What Is Your Greatest Achievement In Life?

by Christine

 

Recently I read a blog post that asked the question, "What is your greatest achievement in life"? This was a blog written by and for women and the blogger was now reporting back on the answers that she had received from her readers. The majority of women stated that raising their children was their greatest achievement. They were proud that their hard work as mothers had resulted in adults that were good people. But I was shocked at the blogger's response to her readers' vision of their personal achievement. She minimized their achievement by saying something to the effect, come on ladies, men don't claim raising their children as their greatest achievement, haven't you done anything else in your life besides child rearing, try again?

I haven't ventured back to her blog because I realized we had nothing in common. I believe that women should have all the opportunities that are open to men including raising children. I believe women should have access to a good education, be physically safe in our society, have an opportunity to pursue meaningful employment and be able to create a family that is fulfilling and satisfying. I also believe that a woman may choose not to pursue anyone of those opportunities including having children. I believe a woman has the right to declare what is meaningful to her and state her "greatest achievement" without having it marginalized by another. 

I am old enough to have experienced some very real prejudiced behavior by men and corporations. When I was pregnant with my first child, JC Penney's let me go from my job because the manager of my department thought it was unsightly to have a pregnant woman waiting on customers. I went quietly because I was young and stupid. Years later I wanted to buy a BMW; it was my "reward" for working hard at my job. The male sales rep told me that he would sell me a car when I came back to the dealership with my husband. I give you my word, true story. Instead, I drove across the street and purchased a Volvo; they had no husband requirement. To this day, I have not nor will I purchase a BMW.  Fortunately that kind of prejudice has been tempered though education and a few hard fought lawsuits. 

In spite of those who would limit my ability to pursue my goals, I've earned a degree with honors in Political Science, I own my own company, I've traveled to China, South Africa as well as to many other unique and engaging countries and I'm writing a book that once finished will be a proud moment for me personally. But the most important achievement in my life has been to raise children that contribute each day to the lives of their families, to their jobs, inside and outside of the home and to their community. When I read another woman minimizing that achievement, it's just plain irritating. I could go on and on about how it takes finely tuned managerial skills to raise children, manage a household, work a job outside the home and maintain a marriage...or any combination of those. Should we shame the individuals who choose not to have children or travel outside of the United States or own a business? No, real choice comes to women and men when they can craft a life that fits their talents, abilities and desires. So I will ask you, what do you value? What is your greatest achievement? And remember don't let anyone steal your power by minimizing your achievement. 

Hugs,

 

Dec
10

Christmas Shopping: Time For New Guidelines?

by Christine

Over Thanksgiving, my daughter, Kathryn shared with me her new philosophy for Christmas gift giving to her children. Santa will now leave for her kids something they want, something they need, something to wear and something to read. Kathryn could not remember who said or wrote this first but she has made the philosophy her own. I think it's the perfect approach to limiting the excess that has robbed the season of meaning and overwhelmed our children and grandchildren. Additionally, the financial hangover we experience when the January bill arrives can be avoided.

▶ Records supplied:
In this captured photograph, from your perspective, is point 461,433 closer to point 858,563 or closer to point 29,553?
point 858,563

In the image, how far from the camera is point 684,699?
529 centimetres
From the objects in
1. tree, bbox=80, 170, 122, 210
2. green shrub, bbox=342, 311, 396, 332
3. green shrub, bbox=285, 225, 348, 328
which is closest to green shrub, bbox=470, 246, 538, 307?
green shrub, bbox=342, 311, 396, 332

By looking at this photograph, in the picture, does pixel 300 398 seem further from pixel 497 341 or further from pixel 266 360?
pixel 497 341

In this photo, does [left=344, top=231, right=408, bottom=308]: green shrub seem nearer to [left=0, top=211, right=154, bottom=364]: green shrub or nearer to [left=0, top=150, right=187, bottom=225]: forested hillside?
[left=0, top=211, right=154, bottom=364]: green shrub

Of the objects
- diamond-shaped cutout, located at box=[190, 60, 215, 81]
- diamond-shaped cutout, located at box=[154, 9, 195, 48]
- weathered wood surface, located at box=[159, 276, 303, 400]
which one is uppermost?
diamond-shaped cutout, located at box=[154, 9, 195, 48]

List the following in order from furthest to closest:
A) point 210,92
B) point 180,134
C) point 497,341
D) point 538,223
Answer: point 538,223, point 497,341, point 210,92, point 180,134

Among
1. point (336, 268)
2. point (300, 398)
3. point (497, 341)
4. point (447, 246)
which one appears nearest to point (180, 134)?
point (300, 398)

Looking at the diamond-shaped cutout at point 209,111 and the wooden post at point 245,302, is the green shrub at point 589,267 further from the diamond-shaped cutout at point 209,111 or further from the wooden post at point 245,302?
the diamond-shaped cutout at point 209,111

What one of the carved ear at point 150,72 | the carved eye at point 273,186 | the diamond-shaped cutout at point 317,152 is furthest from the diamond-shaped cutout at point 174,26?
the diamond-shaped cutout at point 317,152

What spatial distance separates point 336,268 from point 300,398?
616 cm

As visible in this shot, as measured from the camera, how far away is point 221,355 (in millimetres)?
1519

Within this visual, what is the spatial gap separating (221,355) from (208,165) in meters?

▶ Instructions:
- a) Do the following statements agree with the blog excerpt? For each, answer yes or no and quote the words that decide it: (i) JC Penney's let the writer go from her job while she was pregnant with her first child. (ii) The writer eventually bought a BMW as a reward for her hard work. (iii) Kathryn remembered who first said or wrote the gift-giving philosophy.
- b) How might the blog excerpt on Christmas gift giving go on? Write what comes next after its final sentence.
The rows above are separate material and are not part of the blog excerpt.

▶ Results of the tasks:
- a)
(i) Yes: "When I was pregnant with my first child, JC Penney's let me go from my job"
(ii) No: "To this day, I have not nor will I purchase a BMW."
(iii) No: "Kathryn could not remember who said or wrote this first"

- b)
But it is not just Christmas that suffers under the burden of gift giving. When Marty was growing up, they celebrated Hanukkah by gathering to light the menorah and enjoy a family meal. Yes, there were gifts but it was items like socks and small toys. Today computers or iPads are expected for Hanukkah--though in Marty's case those things were still 30 years in the future. In my family we knew that Santa would leave us one big present and a few things we needed. It was the excitement of the season and being with family that held the joy.

Whether you take up Kathryn's catchy little tag line or make up your own, I encourage you to be intentional about gift giving and resist the urge to overdo and overwhelm. There is joy in tradition and in being surprised by a special gift under the tree. But there can be too much of a good thing when gift giving gets out of hand. Gather with friends and family to share a gift or two but remember to laugh, sing and trade stories with those you love during this season of faith and tradition.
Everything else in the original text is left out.